Picture Courtesy: lockerdome.com
Smashed or cracked screens are the main problem of Smartphone servicing and customer complaints globally.
The new glass has experimented on rough surfaces, a demo for journalists presented dummy phones being dropped from a height of 1.6 meters onto a layer of sandpaper.
Some of the phones tested sustained over 20 hard drops in the lab. Most phone falls are from between waist and shoulder height.
Picture Courtesy: techvibes.com
As well as falls, the company said it was twice at good at resisting scratches and other damage analyzes to what’s currently on the market. Device manufacturers are anticipated to unveil products with the new glass within the next few months.
Corning’s vice president and general manager John Bayne told the BBC, ‘We’ve been working with our closest customers for some time now, and there’s huge interest in this product for obvious reasons.’
Picture Courtesy: www.ibtimes.com
However, he suggested that Corning had no control over future Smartphone designs.

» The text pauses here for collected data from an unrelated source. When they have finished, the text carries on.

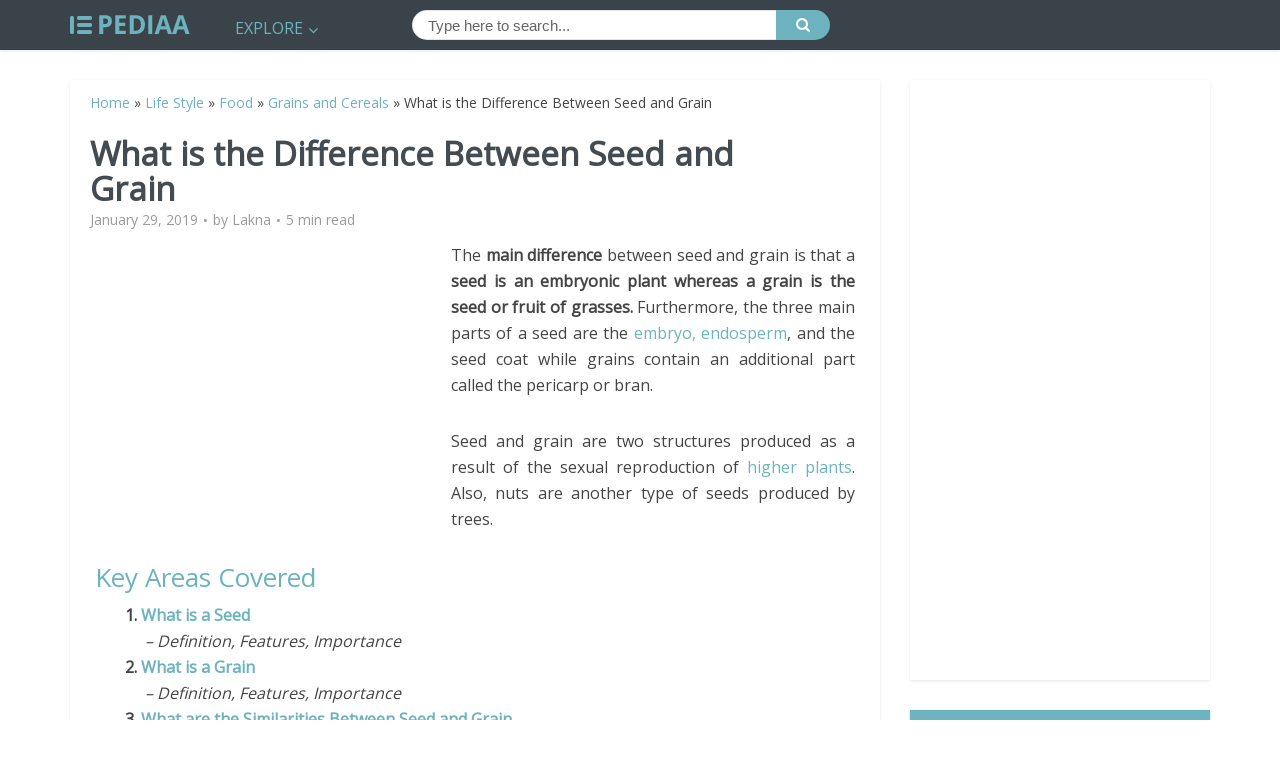

--- FILE ---
content_type: text/html; charset=utf-8
request_url: https://www.google.com/recaptcha/api2/aframe
body_size: 249
content:
<!DOCTYPE HTML><html><head><meta http-equiv="content-type" content="text/html; charset=UTF-8"></head><body><script nonce="mlTK3Vdum8C4I8Fz5KuRKg">/** Anti-fraud and anti-abuse applications only. See google.com/recaptcha */ try{var clients={'sodar':'https://pagead2.googlesyndication.com/pagead/sodar?'};window.addEventListener("message",function(a){try{if(a.source===window.parent){var b=JSON.parse(a.data);var c=clients[b['id']];if(c){var d=document.createElement('img');d.src=c+b['params']+'&rc='+(localStorage.getItem("rc::a")?sessionStorage.getItem("rc::b"):"");window.document.body.appendChild(d);sessionStorage.setItem("rc::e",parseInt(sessionStorage.getItem("rc::e")||0)+1);localStorage.setItem("rc::h",'1763588411330');}}}catch(b){}});window.parent.postMessage("_grecaptcha_ready", "*");}catch(b){}</script></body></html>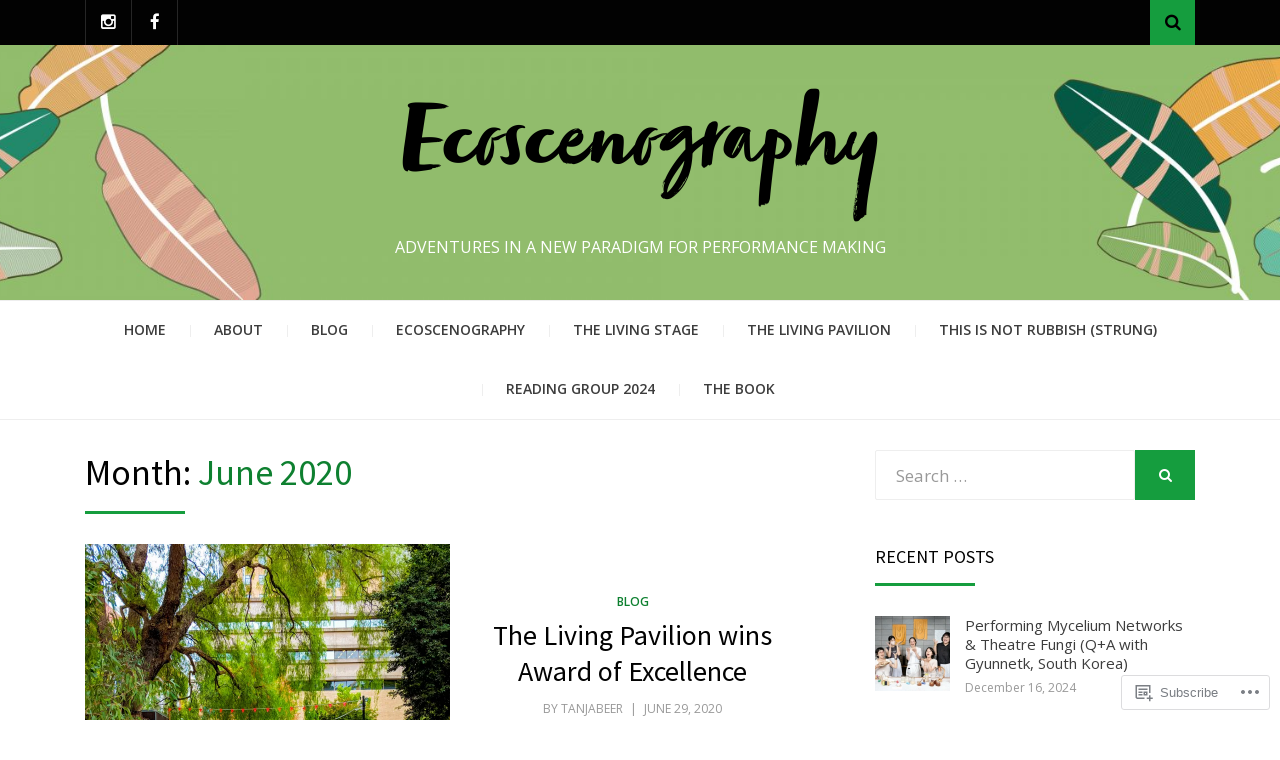

--- FILE ---
content_type: text/css;charset=utf-8
request_url: https://s0.wp.com/?custom-css=1&csblog=4HZ4f&cscache=6&csrev=13
body_size: -59
content:
.site-logo{max-height:200px !important}.site-description{color:#FFF;font-family:"Open Sans", sans-serif;font-size:1rem}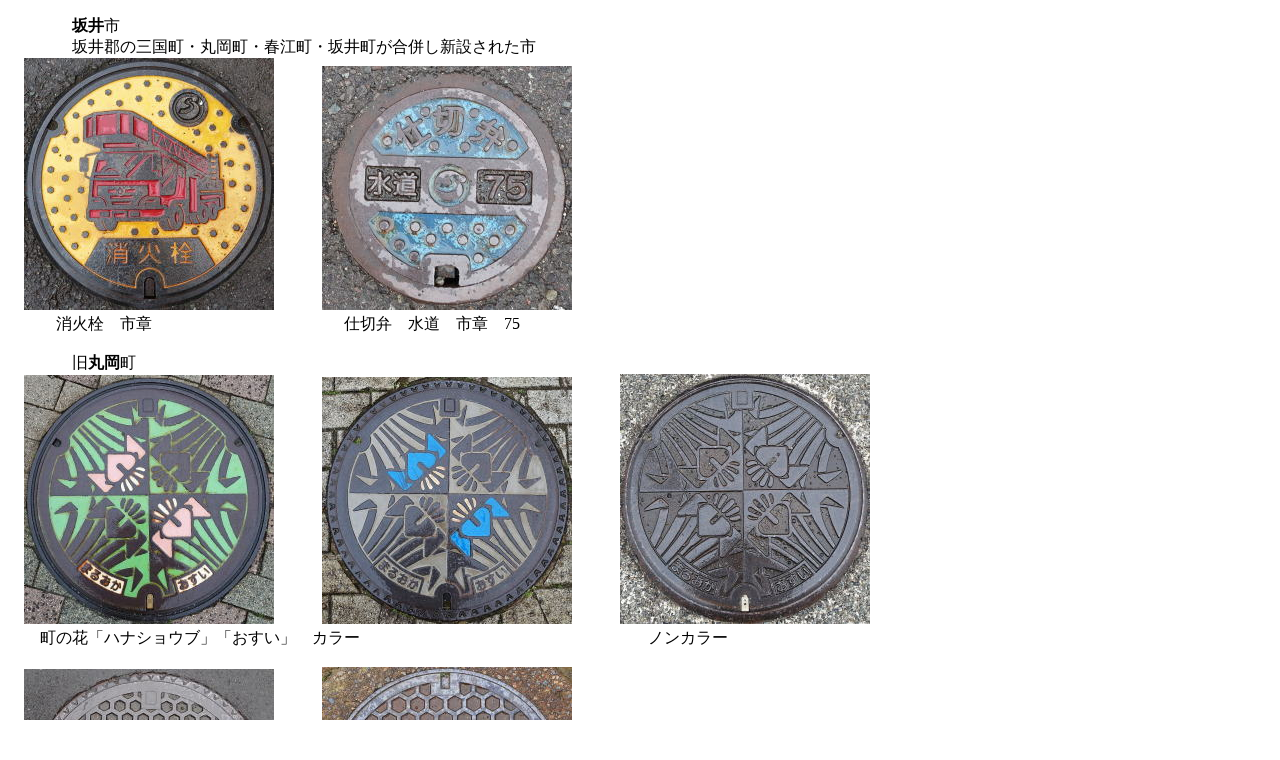

--- FILE ---
content_type: text/html
request_url: http://teramatiisejosai.travel.coocan.jp/manholehukuiken.html
body_size: 3584
content:
<!DOCTYPE html>
<html lang="ja">
<head>
<meta charset="UTF-8">
<meta name="GENERATOR" content="JustSystems Homepage Builder Version 21.0.5.0 for Windows">
<title></title>
</head>
<body>
<p>　　　　<b>坂井</b>市　<br>
　　　　<span style="color: rgb(0, 0, 0); font-family: Meiryo; font-size: medium; font-style: normal; font-variant-ligatures: normal; font-variant-caps: normal; font-weight: 400; letter-spacing: normal; orphans: 2; text-align: start; text-indent: 0px; text-transform: none; white-space: normal; widows: 2; word-spacing: 0px; -webkit-text-stroke-width: 0px; text-decoration-thickness: initial; text-decoration-style: initial; text-decoration-color: initial; display: inline !important; float: none;">坂井郡の三国町・丸岡町・春江町・坂井町が合併し新設された市</span><br>
　<img src="DSC060671.jpg" border="0" width="250" height="252">　　　<img src="DSC060921.jpg" border="0" width="250" height="244"><br>
　　　消火栓　市章　　　　　　　　　　　　仕切弁　水道　市章　75<br>
<br>
　　　　旧<b>丸岡</b>町　<br>
　<img src="DSC060541.jpg" border="0" width="250" height="249">　　　<img src="DSC060611.jpg" border="0" width="250" height="247">　　　<img src="DSC060521.jpg" border="0" width="250" height="250">　　<br>
　　町の花「ハナショウブ」「おすい」　カラー　　　　　　　　　　　　　　　　　　ノンカラー<br>
<br>
　<img src="DSC060641.jpg" border="0" width="250" height="247">　　　<img src="DSC060871.jpg" border="0" width="250" height="249">　　　<br>
　　汚水　町章<br>
<br>
　<img src="DSC060581.jpg" border="0" width="250" height="249">　　　<img src="DSC05947m1.jpg" border="0" width="250" height="201">　　　<br>
　　防火貯水槽　町章　　　　　　　　　　側溝の蓋　丸岡城　「一筆啓上・・<br>
<br>　　　　<b>鯖江</b>市　<br>
　<img src="DSCF475311.jpg" border="0" width="250" height="254">　　　<img src="DSC069781.jpg" border="0" width="250" height="253"><br>
　　「下水道」「おすい」市章　　　　　　　「防火水槽」市章<br>
<br>
　<img src="DSCF475011.jpg" border="0" width="250" height="240">　　　<img src="DSCF47551.jpg" border="0" width="250" height="245"><br>
　　　「仕切弁」市章　　　　　　　　　　　　市章　　　<br>
<b><br>
　　　　越前</b>市　<br>
　　　　武生市と今立町が合併<br>
　<img src="DSCF47401.jpg" border="0" width="250" height="241">　　　<img src="DSCF473211.jpg" border="0" width="250" height="251"><br>
　　武生市時代と同じデザインで　　　　　　耐スリップ形　市章<br>
　　市章を変更<br>
<br>
　　　　旧<b>武生</b>市　<br>
　<img src="DSCF47301.jpg" border="0" width="250" height="244">　　　<img src="DSCF47331.jpg" border="0" width="250" height="245">　　　<br>
　　日野川と鮎　日野山　おすい　市章　　　「下水道」市章<br>
<br>
　<img src="DSCF4731e1.jpg" border="0" width="250" height="187">　　　<img src="DSCF472912.jpg" border="0" width="250" height="250"><br>
　　「消火栓」市章　　　　　　　　　　　　「仕切弁」市章　　　<br>
<br>
　　　　　　　　　　　　　　　　　　　　　　<a href="manhole.html"><img src="d001btn.gif" width="49" height="49" border="0"></a>　　<b><font size="4"><a href="index.htm"><img src="d004btn.gif" width="49" height="49" border="0"></a></font></b><br>
</p>
</body>
</html>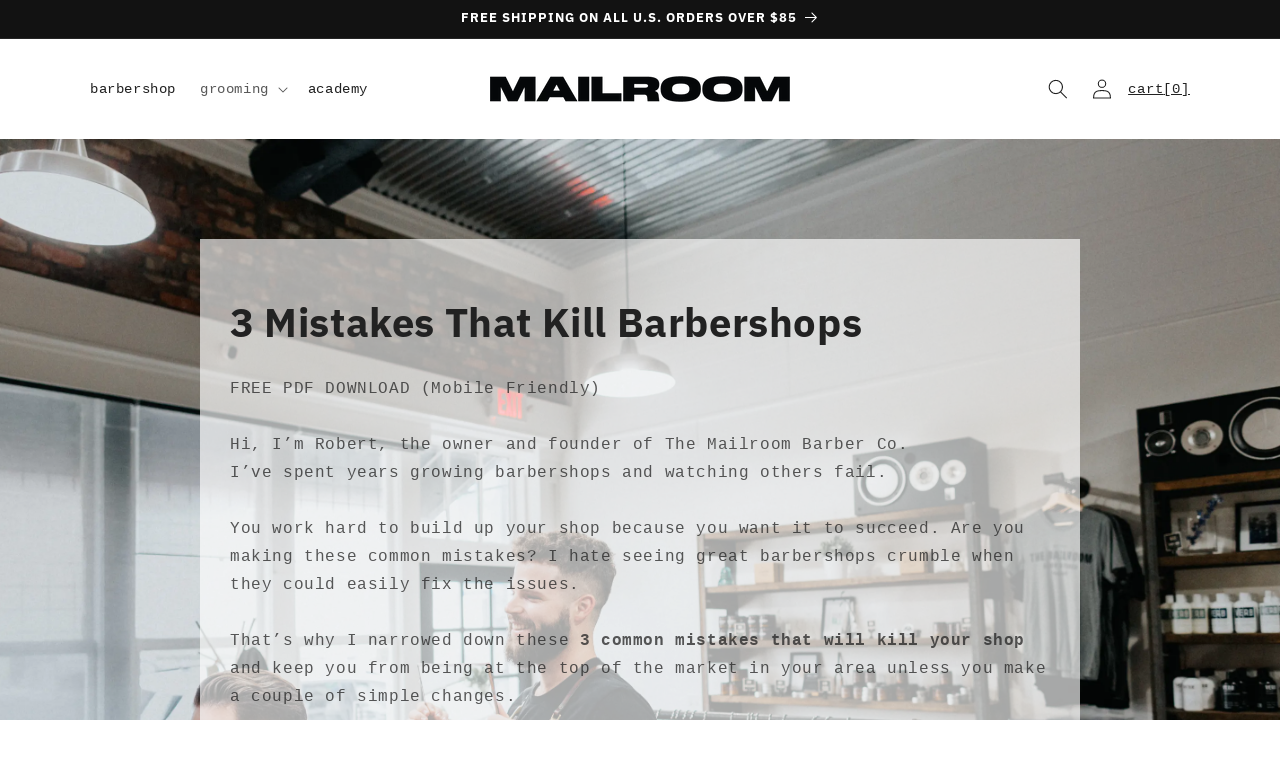

--- FILE ---
content_type: text/css
request_url: https://cdn.getshogun.com/5d8bc9249fb49c005ae88d31.css
body_size: 2074
content:
.shg-box{position:relative;display:flex;width:100%;flex-direction:column;flex:1 1 auto}.shg-box>.shg-box-content{z-index:4;position:relative;min-height:1px}.shg-box-vertical-align-wrapper,.shg-box-vertical-center-wrapper{display:flex;width:100%}.shg-box-vertical-align-top{justify-content:flex-start}.shg-box-vertical-align-center,.shg-box-vertical-center{justify-content:center}.shg-box-vertical-align-bottom{justify-content:flex-end}.shg-box-overlay{position:absolute;top:0;left:0;right:0;bottom:0;z-index:3;pointer-events:none}.shg-box-video-wrapper{position:absolute;top:0;left:0;right:0;bottom:0;overflow:hidden;z-index:-1}#s-1a5e089e-e902-4a87-be19-8e18bb9af3ec{min-height:50px}#s-1a5e089e-e902-4a87-be19-8e18bb9af3ec>.shg-box-overlay{background-color:#fff;opacity:0}#s-1a5e089e-e902-4a87-be19-8e18bb9af3ec.shg-box.shg-c{justify-content:flex-start}#s-8852f268-1ad6-48b2-8a6a-0a109a723cad{background-image:url(https://i.shgcdn.com/34ff103b-9fd5-442e-9a6a-057ea1a2c61b/-/format/auto/-/preview/3000x3000/-/quality/lighter/);background-repeat:no-repeat;background-size:cover;min-height:800px;background-position:right center}@media (min-width: 768px) and (max-width: 991px){#s-8852f268-1ad6-48b2-8a6a-0a109a723cad{display:none}#s-8852f268-1ad6-48b2-8a6a-0a109a723cad,#wrap-s-8852f268-1ad6-48b2-8a6a-0a109a723cad{display:none !important}}@media (max-width: 767px){#s-8852f268-1ad6-48b2-8a6a-0a109a723cad{display:none}#s-8852f268-1ad6-48b2-8a6a-0a109a723cad,#wrap-s-8852f268-1ad6-48b2-8a6a-0a109a723cad{display:none !important}}#s-8852f268-1ad6-48b2-8a6a-0a109a723cad>.shg-box-overlay{background-color:#000;opacity:0.5}#s-8852f268-1ad6-48b2-8a6a-0a109a723cad.shg-box.shg-c{justify-content:flex-start}#s-396d5831-a762-4c1d-aeab-e02455d07dba{margin-top:100px;margin-left:200px;margin-bottom:100px;margin-right:200px;padding-top:30px;padding-left:30px;padding-bottom:30px;padding-right:30px;min-height:50px;background-color:rgba(255,255,255,0.65)}#s-396d5831-a762-4c1d-aeab-e02455d07dba>.shg-box-overlay{background-color:#fff;opacity:0}#s-396d5831-a762-4c1d-aeab-e02455d07dba.shg-box.shg-c{justify-content:center}#s-860737ab-d964-4288-837b-647fb47cce2f{background-repeat:no-repeat;background-size:cover;min-height:700px;background-position:center center}@media (min-width: 1200px){#s-860737ab-d964-4288-837b-647fb47cce2f{display:none}#s-860737ab-d964-4288-837b-647fb47cce2f,#wrap-s-860737ab-d964-4288-837b-647fb47cce2f{display:none !important}}@media (min-width: 992px) and (max-width: 1199px){#s-860737ab-d964-4288-837b-647fb47cce2f{display:none}#s-860737ab-d964-4288-837b-647fb47cce2f,#wrap-s-860737ab-d964-4288-837b-647fb47cce2f{display:none !important}}#s-860737ab-d964-4288-837b-647fb47cce2f>.shg-box-overlay{background-color:#000;opacity:0.5}#s-860737ab-d964-4288-837b-647fb47cce2f.shg-box.shg-c{justify-content:flex-start}#s-54b7b100-f4d1-4085-a428-2bcede3a3638{margin-top:50px;margin-left:20px;margin-bottom:50px;margin-right:20px;padding-top:30px;padding-left:30px;padding-bottom:30px;padding-right:30px;min-height:50px;background-color:rgba(255,255,255,0.65)}#s-54b7b100-f4d1-4085-a428-2bcede3a3638>.shg-box-overlay{background-color:#fff;opacity:0}#s-54b7b100-f4d1-4085-a428-2bcede3a3638.shg-box.shg-c{justify-content:center}

/*
  $vgutter : 20px
  $hgutter : 10px;
*/

.shg-c:before,
.shg-c:after {
  content: " ";
  display: table;
}

/**
  Ref:
  https://developer.mozilla.org/en-US/docs/Web/CSS/CSS_Positioning/Understanding_z_index/The_stacking_context
  https://dnf.slack.com/archives/C0514HB79/p1538741509000100
**/
.shogun-root {
  z-index: 1;
  position: relative;
  isolation: isolate;
}

.shogun-root iframe {
  display: initial;
}

@media (max-width: 1024px) {
  .shg-c,
  .shg-box {
    background-attachment: scroll !important;
  }
}

@media only screen
  and (min-width: 1024px) and (max-height: 1366px)
  and (-webkit-min-device-pixel-ratio: 1.5) and (hover: none)
  and (orientation: landscape) {
  .shg-box {
    background-attachment: scroll !important;
  }
}

#mc_embed_signup .clear {
  width: auto !important;
  height: auto !important;
  visibility: visible !important;
}

.shg-clearfix:after {
  content: "";
  display: block;
  clear: both;
}

.shogun-image {
  max-width: 100%;
  min-height: inherit;
  max-height: inherit;
  display: inline !important;
  border: 0;
  vertical-align: middle;
}

.shg-fw {
  margin-left: calc(50% - 50vw);
  width: 100vw;
}

.shg-fw .shg-fw {
  margin-left: auto;
  margin-right: auto;
  width: 100%;
}

div[data-shg-lightbox-switch] {
  cursor: pointer;
}

.shg-lightbox {
  position: fixed;
  z-index: 999999;
  left: 0;
  top: 0;
  width: 100%;
  height: 100%;
  overflow: hidden;
  background-color: rgb(0, 0, 0);
  background-color: rgba(0, 0, 0, 0.85);
}

.shg-lightbox.hidden {
  display: none !important;
}

.shg-lightbox .shg-lightbox-content {
  position: absolute;
  top: 50%;
  left: 50%;
  transform: translate(-50%,-50%);
  width: 100%;
  text-align: center;
}

.shg-lightbox .shg-lightbox-close {
  position: absolute;
  right: 0;
  padding: 5px 0;
  color: #fff;
  font-size: 45px;
  margin-right: 10px;
  line-height: 30px;
  -webkit-user-select: none;
     -moz-user-select: none;
      -ms-user-select: none;
          user-select: none;
  cursor: pointer;
  z-index: 1;
}

.shg-lightbox .shg-lightbox-image-container {
  padding: 25px;
}

.shg-lightbox .shg-lightbox-image {
  margin: auto;
  max-height: 90vh;
  max-width: 100%;
}

.shg-lightbox .shg-lightbox-close:hover,
.shg-lightbox .shg-lightbox-close:focus {
  color: #a2a2a2;
  text-decoration: none;
  cursor: pointer;
}

.shg-lightbox .shg-lightbox-nav {
  cursor: pointer;
  position: absolute;
  top: 50%;
  width: 35px;
  height: 100px;
  background-size: contain;
  background-repeat: no-repeat;
  background-position: center;
  transform: translate(0%, -50%);
  z-index: 1;
}

.shg-lightbox .shg-lightbox-nav.hidden {
  display: none !important;
}

.shg-lightbox .shg-lightbox-nav.shg-nav-left {
  left: 0;
  background-image: url([data-uri]);
}

.shg-lightbox .shg-lightbox-nav.shg-nav-right {
  right: 0;
  background-image: url([data-uri]);
}

@media screen and (min-width: 769px) {
  .shg-lightbox .shg-lightbox-image-container {
    padding: 50px;
  }
}

.shogun-lazyload:not([src]),
.shogun-lazyloading:not([src]) {
	opacity: 0;
}
.shogun-lazyloaded {
	opacity: 1;
	transition: opacity 300ms;
}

Some designs could be slightly weaker depending on the manufacturer and models of the device. Corning’s statistics were based preferably on controlled lab conditions. The company would not let the BBC experiment the glass outside of the lab.
Corning’s work in specialist glass dates back to 1879 when it designed the glass used in the iconic Edison light bulb.
Picture Courtesy: www.corning.com
By 2016, more than 4.5 billion devices use Gorilla Glass, which is produced using a technique known as fusion forming. It requires placing the raw materials, sand and other inorganic material, which is not specified into a melting pot.
It is then transferred to an isopipe, basically a small trough, which is intentionally over-filled. The melted material spills out over both sides and blends underneath to form the layer of glass.
This technique means there is no human contact required in creating the glass, reducing defects and removing the requirement to treat the glass afterward.